A atriz ressalta a importância de novelas como “Amor Perfeito”, trama recém encerrada das 18h, por ter um elenco majoritariamente preto “e que valorizou outras narrativas, nos viu como pessoas com vida real e foi um trabalho que a própria direção artística pleiteou que fosse uma trama colorida, que tivessemos os nossos cabelos e identidades. Destaca-se também o fato de os pretos nunca haverem sido retratados numa novela de época os Anos 1940 desta forma”. Nos últimos anos, Isabel Fillardis ficou fora das novelas. Retornou à Globo em “Amor Perfeito“, encerrada neste ano. Anteriormente à trama, fez o “The Masked Singer“, reality global onde os convidados participavam cantando fantasiados. Em 2011 fez sua última novela completa na Globo, “Fina Estampa“.

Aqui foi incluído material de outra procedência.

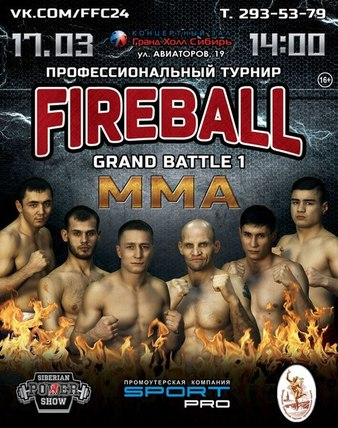 Fireball Fight Club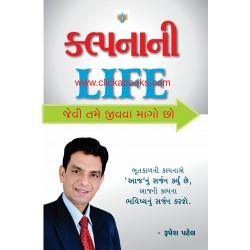 Kalpna Ni Life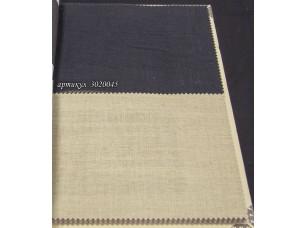Ткань Elegancia Rosell Quesa 3020045 тюль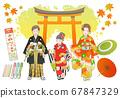 Shichigosan手繪矢量插圖集 67847329
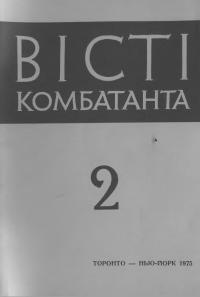 book-20882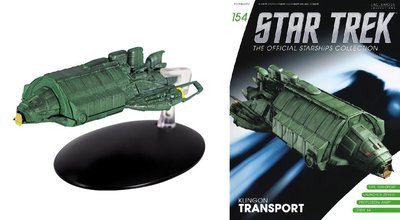 Eaglemoss model - Star Trek The Official Starships Collection 154 Klingon Transport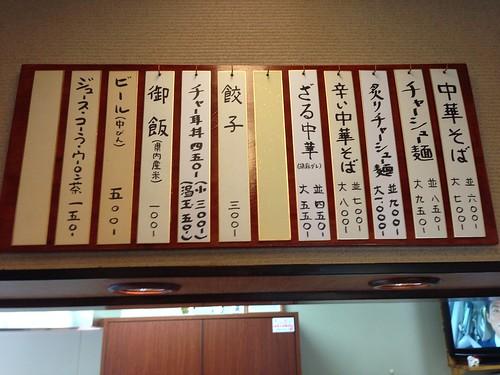 gifu-takayama-menya-iccho-menu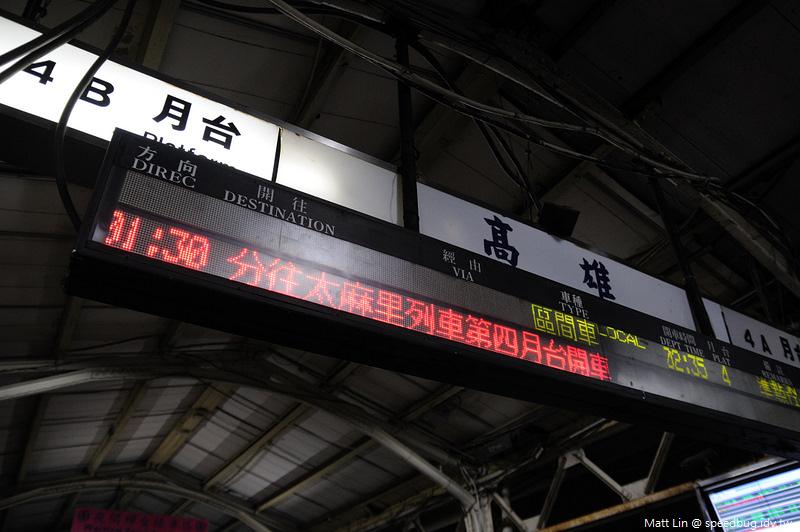 KAO_9881.jpg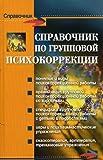 Handbook group psycho correction 3rd ed Spravochnik po gruppovoy psikhokorrektsii 3 e izd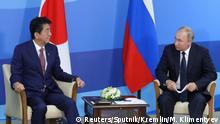 Russland Wirtschaftsforum des Ostens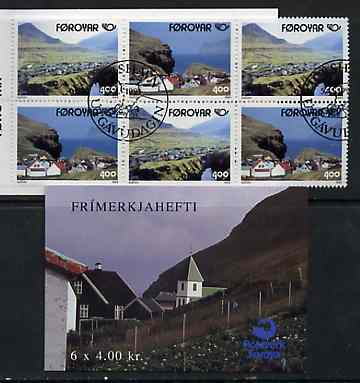 Booklet - Faroe Islands 1993 Postal Co-operation 24k booklet complete with first day commemorative cancel SG SB7
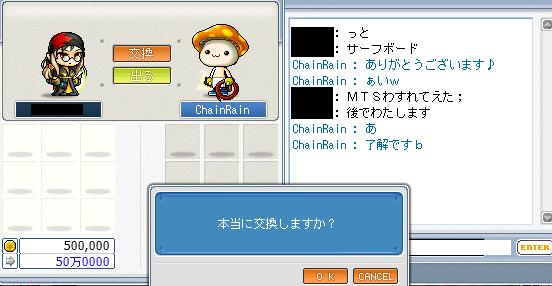 b0183516_3321685.jpg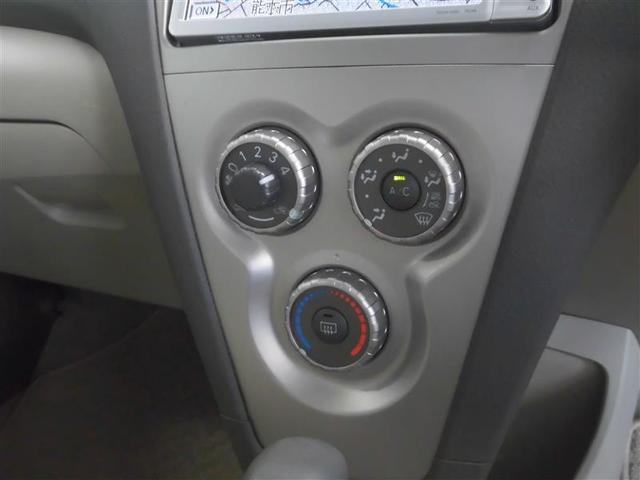 「トヨタ」「ベルタ」「セダン」「熊本県」の中古車7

Somente em 2019 faria outra trama, desta vez na Record, “Topíssima”. Esse afastamento, assim como aquele que resultou da abdicação em ser a protagonista da série “Plano Alto” da Record, tem como uma das motivações a Tireoidite de Hashimoto – patologia que ataca a glândula tireoide –  e o melanoma, um câncer de pele. Para a atriz, haver tornado público o fato de ter essas condições, foi válido. “É peciso que humanizemos os artistas, fazer saber que eles passam por questões humanas e que têm problemas como qualquer pessoa. Um dos privilégios de ser uma pessoa pública é fazer da minha voz um bem coletivo, trazer exemplos positivos e dar ênfase a isso. É fazer do meu ofício algo que pode afetar positivamente as pessoas”.

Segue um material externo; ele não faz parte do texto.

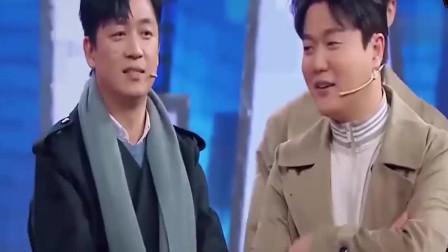 王牌:王牌家族一起破案,林更新东北口音太重被贾玲嫌弃!也是绝了!
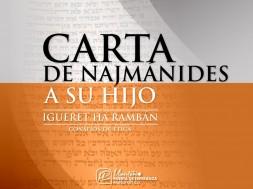 cartadenajmanides_900x650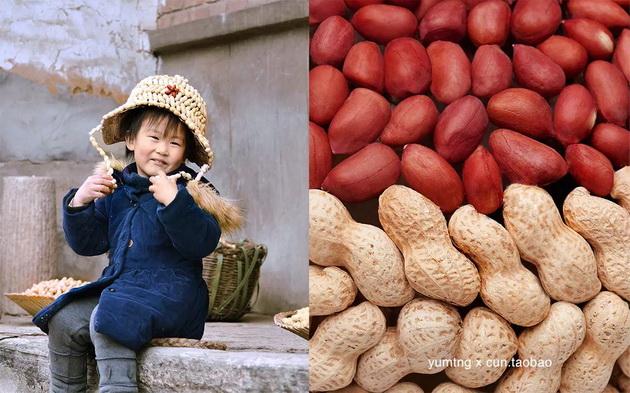 taobao-gongyi17-0822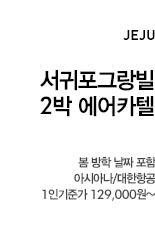 [제주] 서귀포그랑빌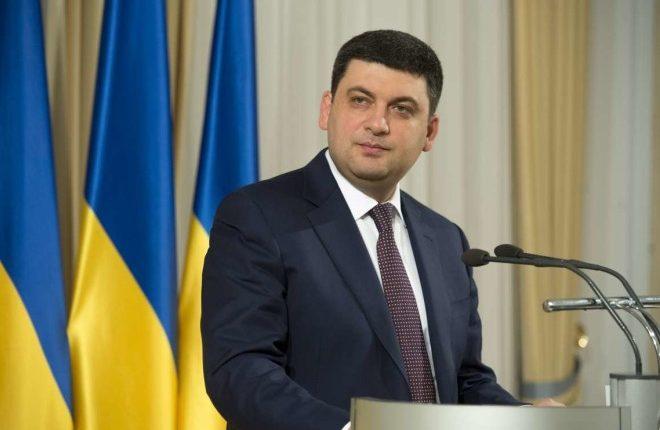 Рада не поддержала отставку Владимира Гройсмана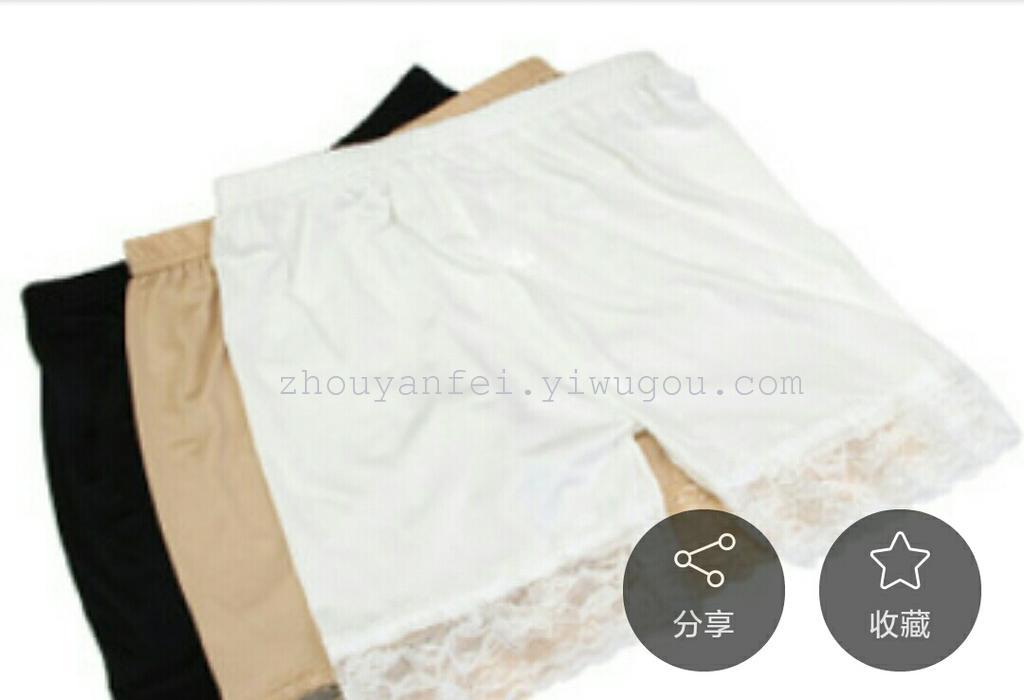 冰丝三分裤 安全裤防走光打底裤 保险裤蕾丝内裤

Com 50 anos, Isabel salienta que “viveu muito mais revoluções aos 40. Aos 50 vivencio a afirmação do que eu quero ter como vida. Acho que estou mais segura, mais plena, mais feliz. Acredito estar, definitivamente num renascimento artístico e pessoal importante”. Porém, ainda assim, ela não silencia uma questão que se apresenta de forma contumaz às mulheres: O etarismo. “A mulher aos 50 precisa de mais disciplina, mais autoamor, mais autocuidado. Temos que estar sempre atentas e tomando cuidados com o corpo, a cabeça, a saúde emocional. Invisto muito em mim.  O mercado de trabalho para a mulher de 50 é mais dificultoso. Se por acaso ela resolve ser mãe nesta fase da vida, o mercado não a abraça, espcialmente se ela for preta”.

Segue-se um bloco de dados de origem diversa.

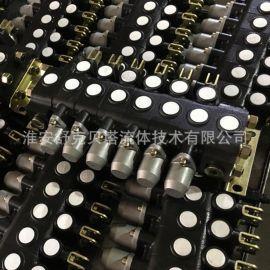ZS10-60T系列分片式液压多路阀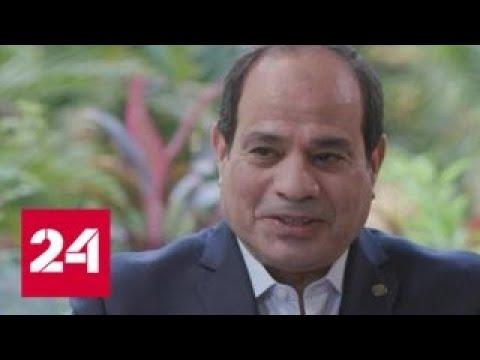 Абдель Фаттах ас Сиси никогда не забудем поддержки оказанной Россией Египту Россия 24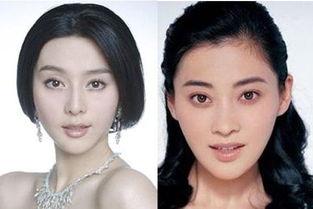 梅婷vs范爷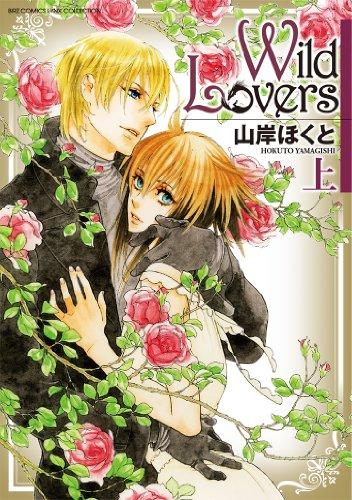 Wild Lovers 上 (バーズコミックス リンクスコレクション)の詳細を見る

Isabel Fillardis está em cartaz com a peça “Abismo de Rosas“. Nesta, que é dirigida por Emiliano D’Ávila, tanto Isabel como ele e Vitória Strada interpretam vários personagens. Um daqueles que Fillardis vive é uma mulher que se descobre lésbica já na maturidade. Sobre essa questão, Isabel diz ser algo que a tocou profundamente “Quando eu escolhi fazê-la, me dei conta de que era a primeira vez que vivia uma mulher lésbica. Estou numa fase em que, artisticamente, busco novos desafios e complexidades nos personagens”.

É importante debater temas como esse, [do lesbianismo], por estarmos numa fase em que a mulher traz à tona sua força e essência, e ao mesmo tempo, há um alto índice de feminicídios. É preciso dar protagonismo aos aspectos femininos de relações e de que forma lidamos com isso – Isabel Fillardis

Isabel Fillardis analisa dos 50 anos de carreira e os desafios da mulher negra na dramaturgia (Foto: Divulgação/Globo)

A(S) SUBLIME(S)

Entre 1992 e 1993, Isabel Fillardis viveu uma transformação definitiva em sua carreira. Nesta época fez a sua primeira novela, “Renascer”, e quase que simultâneamente, ganhou projeção o grupo musical que fazia parte, o “As Sublimes“, trio onde, além de Isabel, havia Lílian Waleska e Karla Prietto. Ambos os movimentos têm 30 anos já. Sobre o trio musical, perguntamos se haverá alguma celebração pela data redonda, e a cantora despistou “Esse é um trabalho especial. Nós não detemos o nome e não sei se iremos fazer ou não algo celebrativo, mas é um movimento grande, ousado. Razão pela qual não faremos de qualquer forma. Depende de investimentos e possibilidades. Mas quem sabe não façamos um revival em 2024? Não há nada fechado, mas é um marco dentro da música preta brasileira. Afinal, de lá pra cá o Brasil não fez nada nesse segmento”. Quanto a “Renascer”, perguntada se sente ciúmes da novela ou de seu personagem, ela nega. “Trata-se de um trabalho riquíssimo, um xodó da minha vida. Eu só existo [como artista] por causa dela. O remake de um trabalho importante como esse é um desafio. Mas fico na expectativa sobre quem vai fazer os personagens, sobre o tratamento que vão dar. É uma novela lembrada ate hoje, um sucesso”.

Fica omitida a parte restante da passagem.